Marcos Paulo Tassi. Analytic saddle spheres in S^3 are equatorial.


The Calabi-Almgren Theorem states that any minimal topological sphere immersed in the 3-sphere S^3 must be equatorial, i.e., a totally geodesic 2-sphere of S^3. In this talk we present a generalization of the Calabi-Almgren Theorem: any real analytic topological sphere immersed in S^3 which is also saddle (i.e., its principal curvatures k1, k2 satisfy k1k2 ≤ 0 at each point of the surface) must be equatorial. We also present a sketch of its proof, based on the study of the umbilical points of the saddle sphere and the Poincaré-Hopf Index Theorem and we discuss smooth, non-equatorial counter-examples. 

This is a joint work with J.A. Gálvez and P. Mira.




Francesca Tripaldi. Sequences of properly embedded minimal surfaces.

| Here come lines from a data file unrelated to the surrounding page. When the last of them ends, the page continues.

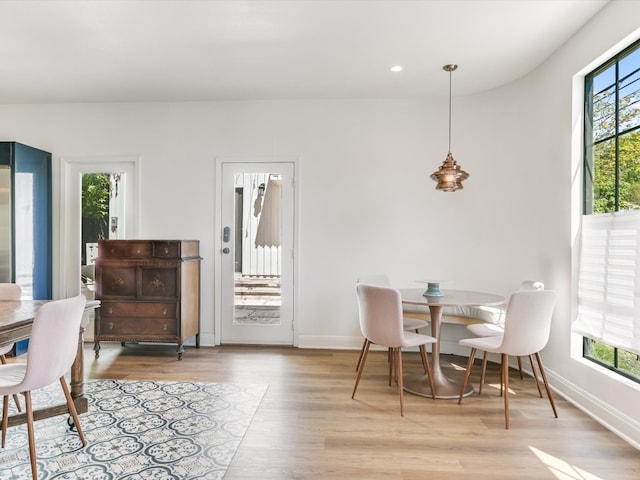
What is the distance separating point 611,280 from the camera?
104 inches

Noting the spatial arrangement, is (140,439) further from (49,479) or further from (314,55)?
(314,55)

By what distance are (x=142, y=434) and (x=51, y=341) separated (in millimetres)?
845

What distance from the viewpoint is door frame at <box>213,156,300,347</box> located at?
445cm

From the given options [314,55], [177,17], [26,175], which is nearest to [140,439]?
[177,17]

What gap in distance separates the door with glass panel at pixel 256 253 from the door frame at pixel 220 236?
0.09ft

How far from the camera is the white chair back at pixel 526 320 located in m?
2.57

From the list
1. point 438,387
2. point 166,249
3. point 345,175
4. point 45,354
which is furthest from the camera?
point 345,175

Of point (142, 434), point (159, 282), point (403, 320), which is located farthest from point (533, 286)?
point (159, 282)

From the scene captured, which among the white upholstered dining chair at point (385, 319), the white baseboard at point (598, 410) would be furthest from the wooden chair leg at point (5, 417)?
the white baseboard at point (598, 410)

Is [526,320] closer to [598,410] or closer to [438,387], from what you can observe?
[598,410]

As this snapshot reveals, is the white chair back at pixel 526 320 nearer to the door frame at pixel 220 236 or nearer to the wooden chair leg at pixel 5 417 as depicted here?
the door frame at pixel 220 236

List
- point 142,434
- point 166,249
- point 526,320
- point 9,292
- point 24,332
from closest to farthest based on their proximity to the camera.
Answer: point 24,332 → point 142,434 → point 526,320 → point 9,292 → point 166,249

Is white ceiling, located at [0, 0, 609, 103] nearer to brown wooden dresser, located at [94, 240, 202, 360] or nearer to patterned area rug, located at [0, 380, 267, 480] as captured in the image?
brown wooden dresser, located at [94, 240, 202, 360]

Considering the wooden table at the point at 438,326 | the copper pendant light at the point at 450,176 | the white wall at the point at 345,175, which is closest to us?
the wooden table at the point at 438,326
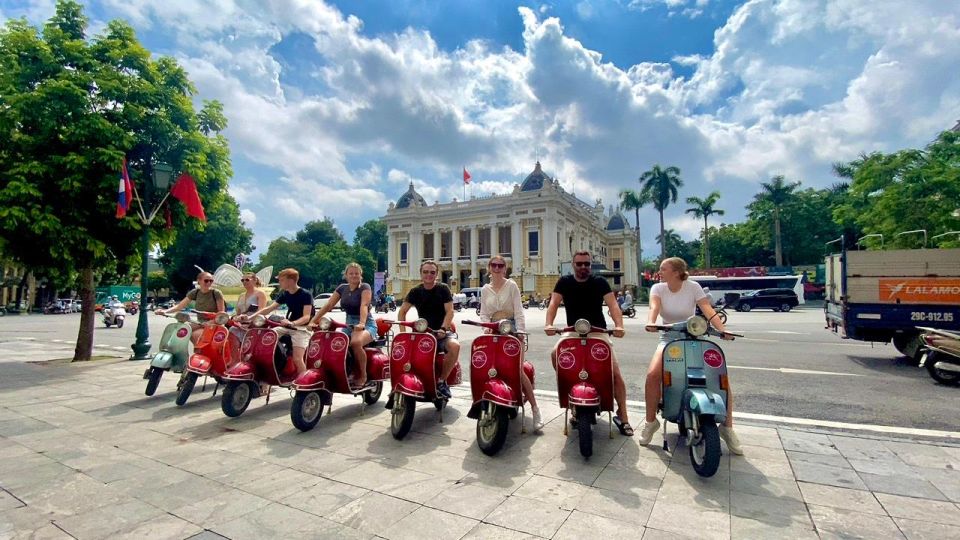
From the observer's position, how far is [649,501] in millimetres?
3037

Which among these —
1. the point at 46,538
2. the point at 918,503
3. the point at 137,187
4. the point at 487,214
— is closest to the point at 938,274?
the point at 918,503

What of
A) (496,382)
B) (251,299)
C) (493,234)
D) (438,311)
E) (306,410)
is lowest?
(306,410)

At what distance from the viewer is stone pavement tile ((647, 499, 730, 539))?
2.65m

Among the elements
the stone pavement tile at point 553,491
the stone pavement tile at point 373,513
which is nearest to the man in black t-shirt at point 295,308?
the stone pavement tile at point 373,513

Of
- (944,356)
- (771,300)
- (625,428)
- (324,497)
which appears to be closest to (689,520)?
(625,428)

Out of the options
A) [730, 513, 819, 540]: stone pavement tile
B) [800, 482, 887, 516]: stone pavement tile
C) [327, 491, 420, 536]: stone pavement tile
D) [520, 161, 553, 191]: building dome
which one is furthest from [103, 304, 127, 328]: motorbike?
[520, 161, 553, 191]: building dome

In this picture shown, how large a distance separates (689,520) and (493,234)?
5540 cm

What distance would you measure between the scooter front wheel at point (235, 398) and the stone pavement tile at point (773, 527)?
4876 millimetres

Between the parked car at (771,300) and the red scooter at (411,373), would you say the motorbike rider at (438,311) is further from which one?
the parked car at (771,300)

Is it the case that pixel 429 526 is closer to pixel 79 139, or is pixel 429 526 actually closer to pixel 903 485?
pixel 903 485

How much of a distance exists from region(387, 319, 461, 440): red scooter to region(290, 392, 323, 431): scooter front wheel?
0.76 m

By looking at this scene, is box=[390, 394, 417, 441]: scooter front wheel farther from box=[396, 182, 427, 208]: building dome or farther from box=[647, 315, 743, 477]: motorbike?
box=[396, 182, 427, 208]: building dome

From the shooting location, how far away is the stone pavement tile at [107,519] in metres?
2.67

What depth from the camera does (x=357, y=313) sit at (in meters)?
5.55
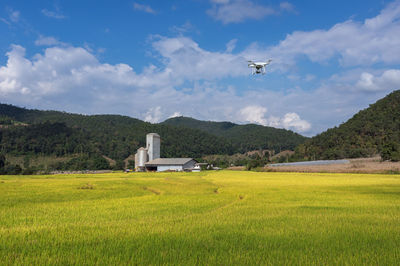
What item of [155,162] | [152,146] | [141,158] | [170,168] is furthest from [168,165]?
[152,146]

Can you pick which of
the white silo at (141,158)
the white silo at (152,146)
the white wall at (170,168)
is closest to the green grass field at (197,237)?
the white wall at (170,168)

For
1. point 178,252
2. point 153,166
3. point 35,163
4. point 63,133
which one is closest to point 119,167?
point 153,166

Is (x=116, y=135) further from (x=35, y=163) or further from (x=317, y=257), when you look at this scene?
(x=317, y=257)

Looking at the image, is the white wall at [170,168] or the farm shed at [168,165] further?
the farm shed at [168,165]

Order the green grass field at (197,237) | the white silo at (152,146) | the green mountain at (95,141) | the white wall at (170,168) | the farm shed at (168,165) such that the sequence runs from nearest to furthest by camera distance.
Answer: the green grass field at (197,237) < the white wall at (170,168) < the farm shed at (168,165) < the white silo at (152,146) < the green mountain at (95,141)

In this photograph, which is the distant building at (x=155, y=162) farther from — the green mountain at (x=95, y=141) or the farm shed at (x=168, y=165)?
the green mountain at (x=95, y=141)

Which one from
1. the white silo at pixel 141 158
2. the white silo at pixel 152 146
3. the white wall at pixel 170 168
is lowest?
the white wall at pixel 170 168

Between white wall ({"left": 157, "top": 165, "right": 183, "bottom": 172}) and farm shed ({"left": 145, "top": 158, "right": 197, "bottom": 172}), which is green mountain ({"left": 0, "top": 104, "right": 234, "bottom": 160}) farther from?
white wall ({"left": 157, "top": 165, "right": 183, "bottom": 172})
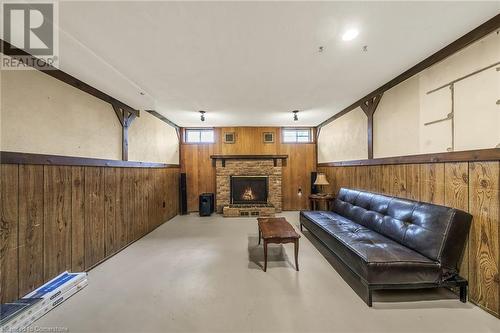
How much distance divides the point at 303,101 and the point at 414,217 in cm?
253

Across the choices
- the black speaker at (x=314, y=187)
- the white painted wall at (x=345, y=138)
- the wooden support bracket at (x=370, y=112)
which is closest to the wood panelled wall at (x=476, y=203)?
the wooden support bracket at (x=370, y=112)

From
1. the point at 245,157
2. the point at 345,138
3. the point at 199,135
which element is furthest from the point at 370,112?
the point at 199,135

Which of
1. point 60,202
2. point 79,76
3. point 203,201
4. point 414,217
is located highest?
point 79,76

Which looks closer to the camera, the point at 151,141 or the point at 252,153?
the point at 151,141

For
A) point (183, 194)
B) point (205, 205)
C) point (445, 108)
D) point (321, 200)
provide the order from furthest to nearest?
point (183, 194), point (205, 205), point (321, 200), point (445, 108)

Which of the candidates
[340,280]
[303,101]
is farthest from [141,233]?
[303,101]

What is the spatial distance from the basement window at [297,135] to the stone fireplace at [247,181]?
0.72 meters

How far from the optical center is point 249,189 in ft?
19.7

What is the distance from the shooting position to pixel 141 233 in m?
3.92

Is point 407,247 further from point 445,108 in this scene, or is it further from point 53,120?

This talk centres around the study of sequences of minimal surfaces in a three manifold. So far, an in-depth characterisation of such sequences has been carried out in the case where the surfaces considered are discs, both in regards to the curvature blow-up points and the limit surfaces that can arise. In order to study the topology of the limit leaves of sequences of properly embedded minimal discs, Bernstein and Tinaglia first introduced the concept of the simple lift property, since such limit leaves satisfy this property. They proved that an embedded surface Σ ⊂ Ω with the simple lift property must have genus zero, if Ω is an orientable three-manifold satisfying certain geometric conditions. During my PhD, I generalised this result by considering an arbitrary orientable three-manifold Ω and proving that one is still able to restrict the topology of an arbitrary surface Σ ⊂ Ω with the simple lift property. In this talk, I will present which topological results can be extended in the case of sequences of minimal surfaces of arbitrary finite genus.